To evaluate the operational safety of a semi-submersible platform in a polar region, a model test of the dynamic positioning (DP) assisted mooring of a platform in the coupling action of wave, current, and artificial ice floes was carried out. The motion responses of the platform positioned by the DP system with and without acceleration feedback were analyzed, demonstrating the effectiveness of the acceleration feedback strategy. A switching positioning point strategy is proposed to eliminate the accumulation of ice floes in front of the column of the semi-submersible platform. The tension of the mooring system is substantially reduced by using this strategy, further improving the operating safety of the platform.

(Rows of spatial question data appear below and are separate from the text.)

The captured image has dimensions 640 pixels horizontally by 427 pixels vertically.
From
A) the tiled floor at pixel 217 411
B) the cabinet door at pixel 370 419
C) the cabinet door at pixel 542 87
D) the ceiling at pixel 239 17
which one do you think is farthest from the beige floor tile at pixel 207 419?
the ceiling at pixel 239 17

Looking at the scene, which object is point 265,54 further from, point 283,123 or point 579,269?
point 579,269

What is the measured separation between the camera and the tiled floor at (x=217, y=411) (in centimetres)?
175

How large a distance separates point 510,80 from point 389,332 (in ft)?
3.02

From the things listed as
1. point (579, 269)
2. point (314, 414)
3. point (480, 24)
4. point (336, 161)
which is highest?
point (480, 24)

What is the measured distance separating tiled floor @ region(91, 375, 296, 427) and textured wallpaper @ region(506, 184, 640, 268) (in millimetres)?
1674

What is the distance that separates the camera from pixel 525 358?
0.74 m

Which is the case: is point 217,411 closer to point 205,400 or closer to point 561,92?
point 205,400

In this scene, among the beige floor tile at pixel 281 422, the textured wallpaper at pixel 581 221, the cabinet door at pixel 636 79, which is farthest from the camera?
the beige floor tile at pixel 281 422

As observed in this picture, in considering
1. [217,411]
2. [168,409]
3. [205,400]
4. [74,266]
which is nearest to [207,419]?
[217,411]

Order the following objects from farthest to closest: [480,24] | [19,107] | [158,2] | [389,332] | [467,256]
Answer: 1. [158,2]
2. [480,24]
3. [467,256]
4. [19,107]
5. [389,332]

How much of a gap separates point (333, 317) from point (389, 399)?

In recent years, the engineering demand for drilling platforms in Arctic waters has become higher due to the feasibility studies of scientific expeditions in polar regions, oil and gas resource exploration, and Arctic summer navigation (Hansen et al., 1999; Wright, 1999). Most proven oil and gas resources in polar regions are found in deep water, where fixed structures are unrealistic in terms of economics and feasibility. Therefore, floating structures with dynamic positioning (DP) or mooring systems are appropriate options for polar zone exploration and drilling operations. The positioning system of a floating structure must withstand the dynamic load of an ice floe as well as wind, wave and currents; otherwise, the structure may be pushed away from its desired position and affect production operations, or, in extreme cases, the floating structure may be damaged, which would have a significant impact on the safety and operation of the floating structure (Kjerstad et al., 2015). Therefore, it is important to clarify the loads and the motion response of the floating structure caused by coupling with managed ice, wave, and current loads for the design of a floating structure, the safety calibration of a mooring system, and the development of a DP system.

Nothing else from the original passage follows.